Mais um fim de semana, mais uma prova.  Desta vez na Costa da Caparica, no Grande Prémio do Atlântico.
Não tenho treinado muito, apenas e só o mínimo indispensável para poder pensar em participar em algumas provas de distâncias mais pequenas. Mas mesmo assim, ambicionava de algum modo aproximar-me da barreira dos 40min, coisa que só por uma vez superei. Com forte apoio do clã cá de casa, e com a companhia do Luis Carapeto, pelo menos para o tiro de partida, as hipóteses não eram más, dado que o fantástico tempo primaveril em Fevereiro dava uma ajuda, contrariamente ao ano passado.

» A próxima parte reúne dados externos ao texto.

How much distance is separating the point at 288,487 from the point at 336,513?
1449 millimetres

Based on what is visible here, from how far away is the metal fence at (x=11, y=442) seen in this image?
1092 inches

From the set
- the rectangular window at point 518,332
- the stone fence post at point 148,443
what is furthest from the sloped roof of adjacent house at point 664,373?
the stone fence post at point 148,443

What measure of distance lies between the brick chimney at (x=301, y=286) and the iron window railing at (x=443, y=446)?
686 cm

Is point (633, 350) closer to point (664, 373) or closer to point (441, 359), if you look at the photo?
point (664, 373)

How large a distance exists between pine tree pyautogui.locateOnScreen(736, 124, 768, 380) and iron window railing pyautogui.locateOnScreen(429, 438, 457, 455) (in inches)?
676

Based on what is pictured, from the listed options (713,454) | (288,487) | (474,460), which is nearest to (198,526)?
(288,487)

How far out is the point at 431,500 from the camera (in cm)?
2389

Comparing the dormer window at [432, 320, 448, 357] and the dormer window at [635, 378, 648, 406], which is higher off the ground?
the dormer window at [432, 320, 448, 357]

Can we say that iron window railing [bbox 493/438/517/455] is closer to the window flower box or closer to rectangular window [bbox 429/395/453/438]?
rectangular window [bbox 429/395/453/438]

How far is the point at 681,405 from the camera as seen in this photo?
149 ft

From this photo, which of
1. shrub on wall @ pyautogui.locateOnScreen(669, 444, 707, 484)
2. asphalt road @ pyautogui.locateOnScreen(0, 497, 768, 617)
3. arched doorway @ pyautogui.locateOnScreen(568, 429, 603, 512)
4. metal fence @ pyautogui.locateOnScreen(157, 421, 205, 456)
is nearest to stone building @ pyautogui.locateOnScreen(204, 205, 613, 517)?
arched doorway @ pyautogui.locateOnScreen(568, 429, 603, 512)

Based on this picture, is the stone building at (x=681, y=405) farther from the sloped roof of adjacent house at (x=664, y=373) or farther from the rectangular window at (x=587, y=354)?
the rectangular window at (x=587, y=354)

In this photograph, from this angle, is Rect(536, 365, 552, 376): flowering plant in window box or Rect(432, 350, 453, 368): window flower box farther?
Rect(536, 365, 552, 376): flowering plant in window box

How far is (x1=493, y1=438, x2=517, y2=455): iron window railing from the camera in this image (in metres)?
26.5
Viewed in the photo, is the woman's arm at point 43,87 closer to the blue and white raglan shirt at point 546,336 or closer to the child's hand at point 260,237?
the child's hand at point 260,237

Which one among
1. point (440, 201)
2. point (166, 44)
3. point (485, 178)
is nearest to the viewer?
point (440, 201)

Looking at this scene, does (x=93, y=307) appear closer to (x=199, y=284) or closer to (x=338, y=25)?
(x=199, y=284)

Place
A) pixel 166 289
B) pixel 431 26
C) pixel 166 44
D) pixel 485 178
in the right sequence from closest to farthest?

Na zona de partida, uma combinação de última hora. Eu e o companheiro Carlos Cerqueira iriamos juntos para fazer os tais 40min. Partida dada e lá fugimos eu e o Carlos do desamparado Luis Carapeto, ainda sem pernas para loucuras abaixo dos 4min\km. Até aos 4 minutos, foi um passeio fugaz pelas ruas da Costa, serpenteando e ultrapassando todos aqueles que nos iam aparecendo á frente. Mas pouco antes dos 5Km, o Cerqueira, dá um esticão e não fui capaz de seguir no seu encalço. Começava nesta altura a sentir algumas dores no ombro direito, que me incomodavam o suficiente para não me esquecer que estavam lá.  No controlo dos 5km, 20min13seg. apesar das dores a coisa não ia mal. Mas o maldito km 5 foi devastador, subitamente a dor agravou-se de tal modo que fiquei com o braço completamente dormente.  Nesta altura juntava o apreensivo ao dorido e quanto mais tentava manter a passada para me manter no grupo que seguia, mais me sentia debilitado, até que ao km 7, resignei-me. Não valia a pena continuar a exigir aquilo que o corpo não era capaz de dar. Nesta altura chega perto de mim o António Massano, mais um companheiro que bem me ajudou naqueles km até á meta.  As dores no ombro tinham irradiado para as costas, o braço direito continuava dormente, e cada momento de inspiração  mais profunda era agora um tormento. Aos 9.5Km disse ao Massano pela última vez, que não se prende-se por mim, foi nessa altura que o vi arrancar e eu sem reacção, senti-me parado. Arrastei-me para a meta, sempre a correr mas com o sofrimento a marcar cada passada, vi a família e sorri. Sorri para mascarar a dor, mas ao mesmo tempo por ver chegado o fim daqueles dolorosos últimos km´s. O relógio marcava 42m52s, mesmo assim menos 6seg que no ano anterior.
Agora a frio sei que tenho de redefinir o plano de treinos, porque senão algum dia ficarei pelo caminho e não verei a palavra META. Não me parece que seja um cenário agradável, pois muitas vezes sofri, mas nunca desisti.